* [What you need to do]
1. From the forum thread on Moodle versus SumTotal, write out word for word the passage beginning with "I had a brieve" and ending with "how this works...".
2. Carry on the forum thread on Moodle versus SumTotal from its last sentence.

Re: moodle VS sumtotal

by Marcus Green -
Picture of Core developers Picture of Particularly helpful Moodlers Picture of Plugin developers Picture of Testers
I have been reading the Moodle forums for about 3 years, researching e-learning for longer than that and recently completed a PGCE (teaching qualification) that included a research component into learning technology. The first time I have heard of sumtotal was when I just read your post. This may tell you something about the profile of the product.

Could you expand on the details of why the many people have told you that your positive outlook on moodle will drop if you look at sumtotal. Perhaps you can get them to give a description of the features, management interfaces, philosophical approach (pedagogical ideas) and the development/support community behind the product.
In reply to andrea gulp

Re: moodle VS sumtotal

by Peter Sereinigg -

Same me,

i am looking for eLearning  tools since years, but never heard about sumtotal.

I had a brieve look at that page: There are a lot of case studies (if somebody needs templates - download them übel)

A lot of studies comparing tools like moodle have been written. Most of them are done by peolple, who do this in just view days or weeks - no idea how this works...

If you find a ready-to-go solution, which is very close to your situation and its successfull - take it...

Moodle is like a big Switzerland-Knife, a perfect tool - when you know how to use it - look at Mc Gyver, with just view things - he survives. And eLearning sometimes is surviving in the training ...

Ask your managers for a demonstration - best practice excamples normaly changes managers minds.

Ask them for external experts - to show them the opportunities - there are a lot in the moodle community

And then tell them - investments will be done just in training skills of your members ...

* [Data supplied]
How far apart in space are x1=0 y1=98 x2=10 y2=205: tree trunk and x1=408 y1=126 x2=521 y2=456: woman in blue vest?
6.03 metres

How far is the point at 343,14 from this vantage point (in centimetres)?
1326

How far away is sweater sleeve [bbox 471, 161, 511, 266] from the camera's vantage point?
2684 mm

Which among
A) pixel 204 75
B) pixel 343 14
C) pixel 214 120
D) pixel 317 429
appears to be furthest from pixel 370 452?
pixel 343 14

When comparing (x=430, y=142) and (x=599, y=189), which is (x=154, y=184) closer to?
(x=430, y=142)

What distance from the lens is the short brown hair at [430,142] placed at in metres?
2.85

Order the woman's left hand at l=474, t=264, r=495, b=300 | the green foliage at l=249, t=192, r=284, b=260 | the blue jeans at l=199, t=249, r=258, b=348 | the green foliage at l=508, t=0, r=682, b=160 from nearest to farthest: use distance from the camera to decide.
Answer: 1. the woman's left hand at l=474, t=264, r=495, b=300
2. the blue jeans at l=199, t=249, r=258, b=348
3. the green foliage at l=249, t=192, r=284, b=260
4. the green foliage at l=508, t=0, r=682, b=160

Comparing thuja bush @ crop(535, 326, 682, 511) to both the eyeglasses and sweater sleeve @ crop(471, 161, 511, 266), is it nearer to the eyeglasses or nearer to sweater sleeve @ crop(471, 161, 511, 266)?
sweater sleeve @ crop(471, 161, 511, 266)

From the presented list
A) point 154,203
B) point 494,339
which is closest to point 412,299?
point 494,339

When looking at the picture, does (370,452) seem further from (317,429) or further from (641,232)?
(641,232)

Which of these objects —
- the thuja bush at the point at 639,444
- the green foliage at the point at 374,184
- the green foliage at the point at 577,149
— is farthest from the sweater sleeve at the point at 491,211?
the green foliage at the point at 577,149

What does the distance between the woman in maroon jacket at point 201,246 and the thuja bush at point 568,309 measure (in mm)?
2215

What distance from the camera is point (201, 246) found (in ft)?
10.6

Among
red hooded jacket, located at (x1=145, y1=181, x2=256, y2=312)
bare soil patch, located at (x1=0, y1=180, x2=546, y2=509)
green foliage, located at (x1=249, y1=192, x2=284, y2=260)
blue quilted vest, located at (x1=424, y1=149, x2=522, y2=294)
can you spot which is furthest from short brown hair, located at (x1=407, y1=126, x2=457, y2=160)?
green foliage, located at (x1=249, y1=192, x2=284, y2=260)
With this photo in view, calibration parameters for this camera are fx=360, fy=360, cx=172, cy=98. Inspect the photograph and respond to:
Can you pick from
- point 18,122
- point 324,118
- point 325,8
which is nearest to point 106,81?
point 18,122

* [Per-task outputs]
1.
I had a brieve look at that page: There are a lot of case studies (if somebody needs templates - download them übel)

A lot of studies comparing tools like moodle have been written. Most of them are done by peolple, who do this in just view days or weeks - no idea how this works...

2.
Peter

In reply to andrea gulp

Re: moodle VS sumtotal

by Henry Johnson -
Being someone who has been involved in academic education for many years, I also have not come across SumTotal. Looks like a corporate training tool. Also looks pricey. When I did a stint as an Oracle administrator, I got a feel for the "corporate" model. Oracle sold a solution, but it was "buyer beware". The poor suits got conned into buying what they thought was a "state of the art", fortune 500, bee's knees solution that would make them lots of cash. But they had no idea of the hardware and resources needed to run it. I was hired after their existing IT staff quit because of the lack of resources. At the subsequent training courses I had to go to so Oracle support would talk to me, I overheard Oracle sales staff laughing about companies they had sold to, but had no money left to actually implement the product!

A quick look at SumTotal and I could find no technical specs on it. Just a lot of sales hype on how good they are at finishing their installs and migration projects. Maybe they do, but it will cost and if, like the experience I had with Oracle, they think your company is not a "big player", they may ignore your cries for help AFTER the cheque has cleared. Moodle costs nothing. You have complete control, and the help of 1000's of programmers and educators to help you create the resources you need. It'll run on a laptop, a Mac, a high end *inux server. And it may not be what your site needs. But you can run a pilot project, or a "feasibility study" and see.

Good luck!
In reply to Henry Johnson

Re: moodle VS sumtotal

by andrea gulp -

I would like tanks every ones are helping me...

Every thing I'm reading looks has extremely sense...

What sumtotal platform seems does better than anyone else is the tracking of the skill.

Especially what is very attractive for my head office is the automatic of some activities related with skill measurement, especially:

- You can set a map of relevant skill

- see where are skills gaps

- so you can delivery in automatation targeting courses

- You can have all reports about skill in standard format documents.

Can moodle do this stuff in automatic?

In reply to andrea gulp

Re: moodle VS sumtotal

by Mark Aberdour -
Hi Andrea,

Sumtotal was created in 2004 from a merger between Click2Learn (makers of Aspen LMS) and Docent (which should need no introduction), and Sumtotal then acquired Pathlore in 2005. So Sumtotal is made up of three of the biggest names in the Enterprise LMS world. Possibly the reason some Moodlers haven't heard of it is that Moodle predominantly (although certainly not uniquely) operates in the academic world, whereas Sumtotal (and the three LMSes which preceded it) predominately operates in the corporate/blue chip world. I've been working for a UK e-learning content development company for 10 years and have come across Pathlore and Aspen environments at our client sites many times, however not nearly as much as Docent, which is incredibly popular. Many Docent customers are now upgrading to the latest version of Sumtotal LMS, some major UK clients of ours are just migrating their environments at the moment. Sumtotal is massive, make no mistake about it.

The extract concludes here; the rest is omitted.